Helping kids play piano with good technique can be fun for both the teacher and the student with the help of some creative exercises.
Piano technique suddenly became much more important to me after I was injured. I had played with poor technique for years, but when I started spending a lot of time on the computer developing teaching curricula and blogging I developed carpal tunnel.
Then recital time came around and I wanted to play a duet with a student. The piece required my fingers to do a lot of stretching and after just a few days of practicing, I was totally unable to use my hands. It was terrifying–can you imagine being a mother with young children and not being able to use your hands?
After about a week I was able to use my hands again, and I now know firsthand about the importance of using good form in all we do. Using poor form–whether at the piano or the computer–can cause damage to the small muscles and tendons in the hand and forearm.
As I started learning more about how to play the piano with good technique, I found this video by Dr. John Mortensen, a Professor of Piano at Cedarville University.
Dr. Mortensen’s video is excellent and he does a fantastic job explaining why hand shape is important and how to achieve good hand structure. Click play to watch and learn.

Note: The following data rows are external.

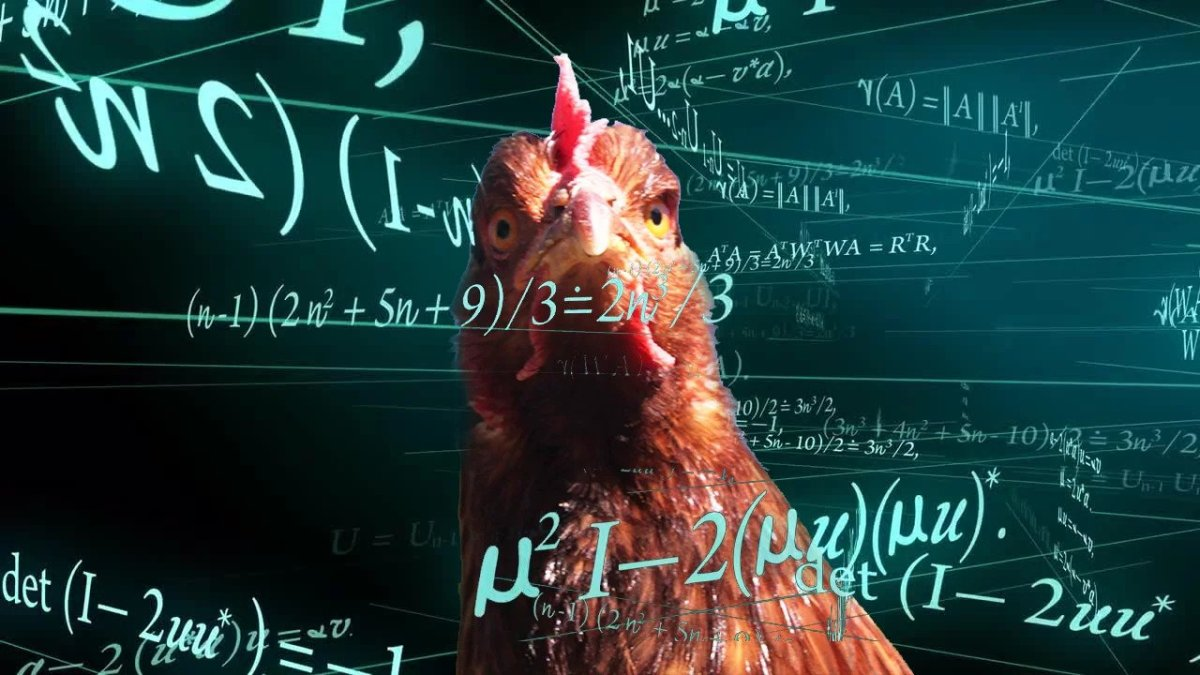 Are Chickens Smart? 5 Amazing Scientific Proofs of Poultry Intelligence
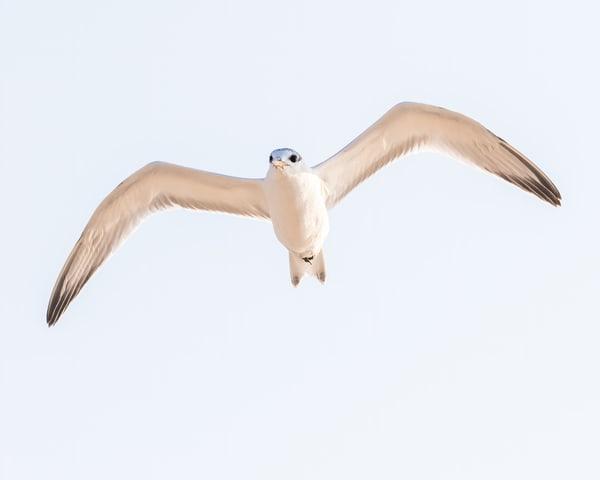 Juvenile Sandwhich Tern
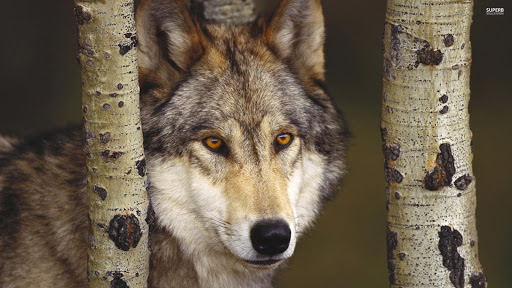 Wolf Eyes Closeup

Dr. Mortensen has created a series of videos about piano technique, and I believe that every pianist and every teacher would benefit from watching his technique videos. He is a master at taking complex matters and presenting them in a way that is easy to understand and apply. Click on the link to see Dr. Mortensen’s piano technique series on Youtube.
Fun Games for Helping Kids Develop Good Piano Technique
We all know that, when teaching kids, activities are the best way to engage their interest, so here are a few games for helping kids learn good form at the piano. Good form begins with sitting correctly at the piano, so several of these activities are focused on helping kids learn how to position themselves.
Kids make a fist and straighten their arms (aka a superhero punch). Their fists should just reach the fallboard if the bench is close enough to the piano. If they have to bend their elbows, they are too close and should move the bench farther away. If they have to lean to reach the fallboard, they need to move the piano bench closer.
Seat height is important, and most benches are too low. When the bench is too low, kids will drop their wrists and will be unable to play with a natural hand shape. The best option is to buy an adjustable bench. If you need to save up funds for a new bench, you can use cushions in the meantime to raise the student.
The seat height should be such that the student’s arms are level while they play. You can help the student pay attention to their arms by placing a small “soldier” (a pencil eraser works great) on their arm. If their arm isn’t level, you and the student call out “landslide!” and point out how the solider won’t be able to stand straight on tilted ground. Have the student adjust their bench and then try placing the solider again.
This activity will help students learn to recognize the natural hand shape. You and the student dance around, waving your arms up in the air. When teacher calls out “heavy arms!” the arms drop down to the side of the body. Ask the students to look at the shape of the hand when it hangs naturally by their side. Point out that the fingers are not flat, nor are they over-curled. We want to aim for this hand shape when we play the piano.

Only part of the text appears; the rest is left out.